# The Computer Architecture and Hardware Description Language

Aleksey S. Burlakov, Andrey A. Mikhailov

Institute for System Dynamics and Control Theory of Siberian Branch of Russian Academy of Science, Irkutsk, 664033, Russia

Keywords: programming language, parsing, interpreter, computer emulator, computer architecture.

**Abstract.** The paper introduces CAHDL, a Computer Architecture and Hardware Description Language. The CAHDL is aimed to specify processor instructions and hardware formally. The CAHDL can be used both in documentation and in programs which require information about computer architecture such as emulators, compilers, decompilers, etc. The article considers some syntactic constructions in examples and explains their semantics. The specification parsing methods are also briefly reviewed. The end of the paper observes the software developed to test the language and to debug specifications written in this language.

### Introduction

There are many manuals and books describing processor architectures and computer hardware. Intel® 64 and IA-32 Architectures Software Developer's Manual [1] consists of 3439 pages. There is a special site devoted to ARM architecture [2]. Many textbooks and reference books for assembly languages describe particular processor architectures. The software like compilers, disassemblers, computer emulators and device drivers use information about computer architecture.

The paper describes Computer Architecture and Hardware Description Language which could be uses both for writing documentation and for a formal representation of computer architecture in computer programs. Assemblers and disassemblers may use instruction specification for coding and decoding. Computer emulators may also use the information about processor architecture and peripheral devices.

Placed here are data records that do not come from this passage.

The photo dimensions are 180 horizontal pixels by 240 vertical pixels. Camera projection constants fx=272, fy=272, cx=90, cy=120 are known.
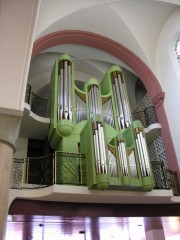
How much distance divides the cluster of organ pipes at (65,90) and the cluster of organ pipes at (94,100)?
0.75 metres

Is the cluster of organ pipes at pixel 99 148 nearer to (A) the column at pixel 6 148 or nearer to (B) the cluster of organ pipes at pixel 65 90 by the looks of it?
(B) the cluster of organ pipes at pixel 65 90

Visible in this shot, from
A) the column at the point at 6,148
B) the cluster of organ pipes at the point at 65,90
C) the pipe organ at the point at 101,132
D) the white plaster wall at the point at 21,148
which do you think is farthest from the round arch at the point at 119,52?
the column at the point at 6,148

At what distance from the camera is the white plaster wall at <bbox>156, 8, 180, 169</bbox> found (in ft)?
30.4

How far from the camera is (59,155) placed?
25.0 feet

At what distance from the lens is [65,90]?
356 inches

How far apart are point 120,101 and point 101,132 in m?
2.75

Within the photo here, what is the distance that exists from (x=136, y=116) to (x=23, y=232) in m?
6.13

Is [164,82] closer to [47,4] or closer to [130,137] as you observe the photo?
[130,137]

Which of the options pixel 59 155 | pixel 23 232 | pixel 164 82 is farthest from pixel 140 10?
pixel 23 232

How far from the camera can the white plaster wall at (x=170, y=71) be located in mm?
9258

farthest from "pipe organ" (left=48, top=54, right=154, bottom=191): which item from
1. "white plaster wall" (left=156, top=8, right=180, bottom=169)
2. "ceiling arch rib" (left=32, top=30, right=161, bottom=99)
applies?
"white plaster wall" (left=156, top=8, right=180, bottom=169)

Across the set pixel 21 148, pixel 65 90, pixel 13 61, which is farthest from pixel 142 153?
pixel 21 148

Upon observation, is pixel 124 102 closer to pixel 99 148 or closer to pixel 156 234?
pixel 99 148

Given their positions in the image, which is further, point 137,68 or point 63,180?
point 137,68
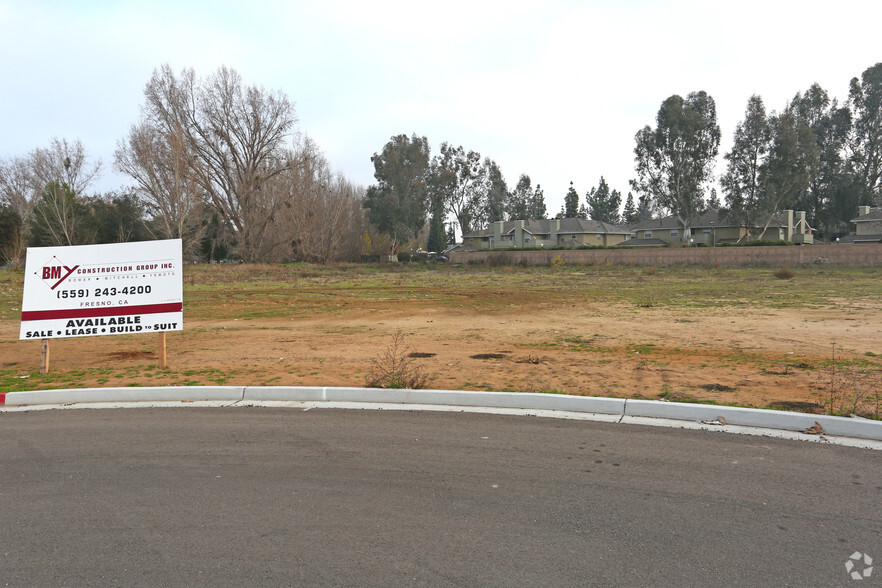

Unlike common programming languages, CAHDL is designed especially to specify computer architecture and peripheral devices. Although CAHDL supports RTL modelling to some extent, it is not aimed to model integrated circuits like Verilog [3] or VHDL [4] does. The main purpose of the language is to provide a high level specification of a computer architecture which could be used in software. Thus, CAHDL operates the high level constructions like processor, memory, keyboard, etc.

CAHDL is an object oriented imperative language with declarative constructions. The syntax of CAHDL bases on C++ ISO/IEC programming language. There are also some syntax constructions taken from Verilog and from technical literature [5-8]. The source [9] was used in the development of the syntax of description of arguments of processor instructions.

Besides the language itself, the paper observes the software especially developed both to test the language and to debug architecture specifications written in CAHLD. This software is an emulator. It interprets CAHDL instructions and emulates the architecture described by them.

## The Syntax of CAHDL

CAHDL is an object oriented programming language. It supports encapsulation, polymorphism and single inheritance. The base CAHDL structure is a class. CAHDL program operates different objects such as processor, memory, keyboard, etc. The syntax of CAHDL bases on that of C++ and it has bit manipulation constructions similar to the ones used in Verilog.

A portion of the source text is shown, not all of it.